[Excerpts from a spatial dataset]
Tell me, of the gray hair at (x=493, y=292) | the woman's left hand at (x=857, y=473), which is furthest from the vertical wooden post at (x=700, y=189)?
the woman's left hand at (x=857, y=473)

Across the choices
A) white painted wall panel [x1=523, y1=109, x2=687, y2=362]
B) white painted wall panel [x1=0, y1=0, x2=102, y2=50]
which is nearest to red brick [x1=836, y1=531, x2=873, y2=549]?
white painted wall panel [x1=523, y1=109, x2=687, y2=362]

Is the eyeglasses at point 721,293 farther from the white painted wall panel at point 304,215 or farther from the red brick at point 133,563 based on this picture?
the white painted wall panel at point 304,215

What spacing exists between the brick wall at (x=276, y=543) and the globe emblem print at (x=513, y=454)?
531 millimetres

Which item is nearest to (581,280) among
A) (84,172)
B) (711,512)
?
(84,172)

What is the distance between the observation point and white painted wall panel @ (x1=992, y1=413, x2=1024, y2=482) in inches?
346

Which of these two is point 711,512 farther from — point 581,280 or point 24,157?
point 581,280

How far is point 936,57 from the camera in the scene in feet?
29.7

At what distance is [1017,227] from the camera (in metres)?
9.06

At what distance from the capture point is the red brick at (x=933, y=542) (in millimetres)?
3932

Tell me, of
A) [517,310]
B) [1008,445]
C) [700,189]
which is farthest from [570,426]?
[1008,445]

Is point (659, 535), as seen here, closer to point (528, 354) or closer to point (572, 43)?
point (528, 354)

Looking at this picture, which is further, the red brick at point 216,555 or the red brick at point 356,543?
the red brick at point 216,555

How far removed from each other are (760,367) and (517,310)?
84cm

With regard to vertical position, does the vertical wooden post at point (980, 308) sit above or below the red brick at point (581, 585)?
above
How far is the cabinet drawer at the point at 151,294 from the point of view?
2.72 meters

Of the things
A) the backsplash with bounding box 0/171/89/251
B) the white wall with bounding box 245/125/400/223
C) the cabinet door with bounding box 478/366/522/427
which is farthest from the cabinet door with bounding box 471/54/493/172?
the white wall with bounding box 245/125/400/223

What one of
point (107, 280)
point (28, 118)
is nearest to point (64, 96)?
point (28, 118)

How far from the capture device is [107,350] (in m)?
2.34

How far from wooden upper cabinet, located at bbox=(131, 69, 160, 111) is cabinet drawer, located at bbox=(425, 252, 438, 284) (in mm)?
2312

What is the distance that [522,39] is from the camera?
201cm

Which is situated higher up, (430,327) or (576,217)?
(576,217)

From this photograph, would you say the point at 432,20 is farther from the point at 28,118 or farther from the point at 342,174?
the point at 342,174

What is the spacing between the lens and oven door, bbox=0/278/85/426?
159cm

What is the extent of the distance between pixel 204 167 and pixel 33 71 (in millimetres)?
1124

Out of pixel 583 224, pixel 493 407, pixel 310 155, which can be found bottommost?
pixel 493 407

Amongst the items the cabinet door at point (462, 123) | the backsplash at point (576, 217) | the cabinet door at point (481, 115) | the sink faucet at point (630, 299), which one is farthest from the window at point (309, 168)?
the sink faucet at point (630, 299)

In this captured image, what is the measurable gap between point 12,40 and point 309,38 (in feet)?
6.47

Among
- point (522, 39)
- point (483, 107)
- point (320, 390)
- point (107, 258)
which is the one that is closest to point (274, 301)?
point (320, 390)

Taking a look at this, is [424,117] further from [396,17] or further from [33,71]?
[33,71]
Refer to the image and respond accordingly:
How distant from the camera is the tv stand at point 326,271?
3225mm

What needs to be done >> Rewrite every item, replacing "vertical wooden post" with "upright timber post" and leaving everything else the same.

Written solution >>
Tell me, of the gray hair at (x=493, y=292) | the woman's left hand at (x=857, y=473), which is furthest from the upright timber post at (x=700, y=189)?
the woman's left hand at (x=857, y=473)

Across the choices
A) white painted wall panel [x1=523, y1=109, x2=687, y2=362]
B) white painted wall panel [x1=0, y1=0, x2=102, y2=50]
which is nearest to red brick [x1=836, y1=531, x2=873, y2=549]?
white painted wall panel [x1=523, y1=109, x2=687, y2=362]

Is the eyeglasses at point 721,293 farther from the white painted wall panel at point 304,215 or farther from the red brick at point 133,563 based on this picture?
the white painted wall panel at point 304,215

What spacing exists between the brick wall at (x=276, y=543) and the globe emblem print at (x=513, y=454)?
531 millimetres

Which item is nearest to (581,280) among
A) (84,172)
B) (711,512)
?
(84,172)

What is the distance between the observation point and white painted wall panel @ (x1=992, y1=413, x2=1024, y2=482) in inches?
346

Which of these two is point 711,512 farther from — point 581,280 or point 24,157?
point 581,280

How far is point 936,57 from the camera in the scene in feet?
29.7

At what distance is [1017,227] from the camera (in metres)?
9.06

At what distance from the capture point is the red brick at (x=933, y=542) (in millimetres)?
3932

Tell me, of
A) [517,310]
B) [1008,445]
C) [700,189]
which is farthest from [570,426]?
[1008,445]

Is point (659, 535), as seen here, closer to point (528, 354) or closer to point (572, 43)?
point (528, 354)

Looking at this picture, which is further, the red brick at point 216,555 or the red brick at point 356,543?
the red brick at point 216,555

How far removed from each other are (760,367) and (517,310)?
84cm

With regard to vertical position, does the upright timber post at point (980, 308) sit above or below the red brick at point (581, 585)?
above
How far is the cabinet drawer at the point at 151,294 from the point of view?
2.72 meters

Of the things
A) the backsplash with bounding box 0/171/89/251
B) the white wall with bounding box 245/125/400/223
C) the cabinet door with bounding box 478/366/522/427
which is farthest from the cabinet door with bounding box 471/54/493/172?
the white wall with bounding box 245/125/400/223

What one of
point (107, 280)
point (28, 118)
is nearest to point (64, 96)?
point (28, 118)

How far from the capture device is [107,350] (in m)?
2.34

How far from wooden upper cabinet, located at bbox=(131, 69, 160, 111) is cabinet drawer, located at bbox=(425, 252, 438, 284) (in mm)?
2312

What is the distance that [522,39] is from the camera?
201cm

Which is situated higher up, (430,327) or (576,217)?
(576,217)

From this photograph, would you say the point at 432,20 is farther from the point at 28,118 or farther from the point at 342,174?
the point at 342,174

What is the spacing between the lens and oven door, bbox=0/278/85/426?
159cm

What is the extent of the distance between pixel 204 167 and pixel 33 71 (in millimetres)?
1124

Out of pixel 583 224, pixel 493 407, pixel 310 155, which can be found bottommost?
pixel 493 407

Amongst the items the cabinet door at point (462, 123) | the backsplash at point (576, 217) | the cabinet door at point (481, 115) | the sink faucet at point (630, 299), which one is farthest from the window at point (309, 168)?
the sink faucet at point (630, 299)

In this captured image, what is the measurable gap between point 12,40 and point 309,38 (in feet)?
6.47

Among
- point (522, 39)
- point (483, 107)
- point (320, 390)
- point (107, 258)
which is the one that is closest to point (274, 301)?
point (320, 390)

Taking a look at this, is [424,117] further from [396,17] or further from [33,71]?
[33,71]
Refer to the image and respond accordingly:
How distant from the camera is the tv stand at point 326,271?
3225mm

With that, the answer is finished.